08 Aug Ketchup, Catsup and Dogsup
What is there to say about ketchup? A lot, it turns out, as ketchup is probably the most American of condiments. Mustard has German origins, mayo from the aioli of France, hot sauce is worldwide, and bbq sauce wouldn’t even exist without ketchup. But the ketchup we know, use and love today, is a mere peek into the world (and possibilities) of ketchup.
The British, while traveling the world ‘looking for spices’ (lets use this euphemism for the sake of this discussion of food, not ignoring or washing over the harsh realities of the world at this point in history), came across ke-tsiap in China. Ke-tsiap was the word used for fermented fish in a certain part of China at the time. The British took this idea home with them and used the method, salting and fermenting, to create new foods. Mushrooms, green walnuts, and anchovies were some of the earliest experiments with this method in western cuisine, with at least mushroom ketchup still commercially available in the U.K.
As the immigration to America continued, so did the building of its culinary identity, brick by proverbial brick. This culinary identity is still being built, through immigration, education and the pleasure derived from eating both new and delicious things. As ketchup made its way to the Untied States, ingredients and methods evolved. While there are still recipes for fermented ketchups in early American cookbooks (most notably in the Joy of Cooking), at some point there was a change in how it was made. Instead of fermenting a product for its flavorful liquid extract, fermented wine (vinegar) was added to the main ingredient, cooked along with spices and sugar to tame the acidity of the vinegar. Early ketchups in the U.S. include grape, cranberry and prune.
The industrial revolution led to the ketchup we know of today. As tomato canning methods became viable and popular, so did tomato ketchup. This bit of historical serendipity was great for tomato ketchup but began the decline of other flavored ketchups. While you can still find other ketchups (the vinegar/sugar kind, not so much the fermented kind) to purchase commercially, tomato ketchup has clearly won the ‘market space’ (and culinary space) battle.

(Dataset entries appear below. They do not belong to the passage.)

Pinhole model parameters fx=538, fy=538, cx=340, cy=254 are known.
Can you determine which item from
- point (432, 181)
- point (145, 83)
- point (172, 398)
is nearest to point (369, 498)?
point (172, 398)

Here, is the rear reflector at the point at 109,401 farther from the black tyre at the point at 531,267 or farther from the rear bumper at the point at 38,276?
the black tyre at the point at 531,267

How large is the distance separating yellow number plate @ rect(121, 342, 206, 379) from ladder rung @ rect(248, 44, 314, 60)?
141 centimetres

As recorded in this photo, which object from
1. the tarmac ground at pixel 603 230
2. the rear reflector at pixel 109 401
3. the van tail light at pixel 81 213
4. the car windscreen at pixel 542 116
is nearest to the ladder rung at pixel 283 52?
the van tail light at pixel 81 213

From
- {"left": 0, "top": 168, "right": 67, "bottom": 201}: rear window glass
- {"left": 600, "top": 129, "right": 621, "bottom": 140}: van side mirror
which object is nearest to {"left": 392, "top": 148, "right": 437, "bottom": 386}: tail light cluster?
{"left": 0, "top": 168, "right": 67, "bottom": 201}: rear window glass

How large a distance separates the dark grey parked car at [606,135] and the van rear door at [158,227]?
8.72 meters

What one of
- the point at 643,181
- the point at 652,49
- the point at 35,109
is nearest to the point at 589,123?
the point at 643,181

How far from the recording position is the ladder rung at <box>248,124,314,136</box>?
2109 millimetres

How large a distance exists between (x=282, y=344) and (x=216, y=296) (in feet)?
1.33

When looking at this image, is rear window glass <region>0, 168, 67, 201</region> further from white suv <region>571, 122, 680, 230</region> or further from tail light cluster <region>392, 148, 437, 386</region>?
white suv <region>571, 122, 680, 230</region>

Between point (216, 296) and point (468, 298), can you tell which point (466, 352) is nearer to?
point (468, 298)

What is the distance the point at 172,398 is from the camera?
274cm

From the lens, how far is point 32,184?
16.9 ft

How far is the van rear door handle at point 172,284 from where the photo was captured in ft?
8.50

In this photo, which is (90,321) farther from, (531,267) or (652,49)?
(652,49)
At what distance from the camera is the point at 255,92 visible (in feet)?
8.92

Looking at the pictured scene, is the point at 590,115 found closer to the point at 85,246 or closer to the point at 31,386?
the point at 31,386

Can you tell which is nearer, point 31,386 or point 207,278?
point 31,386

As a fan of food, culture and eating, this saddens me. So, while we offer tomato ketchup with our burgers and fries at Bull Valley, we also scratch our intellectual (and gustatory) itch by making other ketchups. We make an old fashioned mushroom ketchup (mushrooms salted at 10% mixed with spices left to ferment for 2-3 weeks) that we use in a grass fed steak tartare dish (with celery root remoulade, black pepper aioli, generous amounts of chive and some spelt bread from acme bakery). We have been making apple, and now pluot ketchup for our thinly sliced pork chop dish (just like the traditional pork chops and apple sauce, but a little more interesting) for a bit now.
I often think that menu language is often disappointing and at times lazy and inconsistent. Why on earth is the word ‘calamari’ on a non-Italian food menu? So, when thinking of how to construct the food and menu aesthetic of the Bull Valley Roadhouse, I take a cue from the setting (the building and town) as well as being consistent with Tamir’s approach to the expertly crafted cocktails (with a nod to history, everything done intentionally, and of course made to be delicious) to form a cohesive whole.
Post Script: I prefer the more modern ‘ketchup’ over the more antiquated ‘catsup’. There is also evidence in old American cookbooks of it being called ‘dogsup’ and a reduced version called ‘double dogsup’ and as funny as that is to me, it’ll have to exist in my brain’s humor center rather than practical usage. And despite what Ronald Reagan’s FDA said, ketchup is not a vegetable.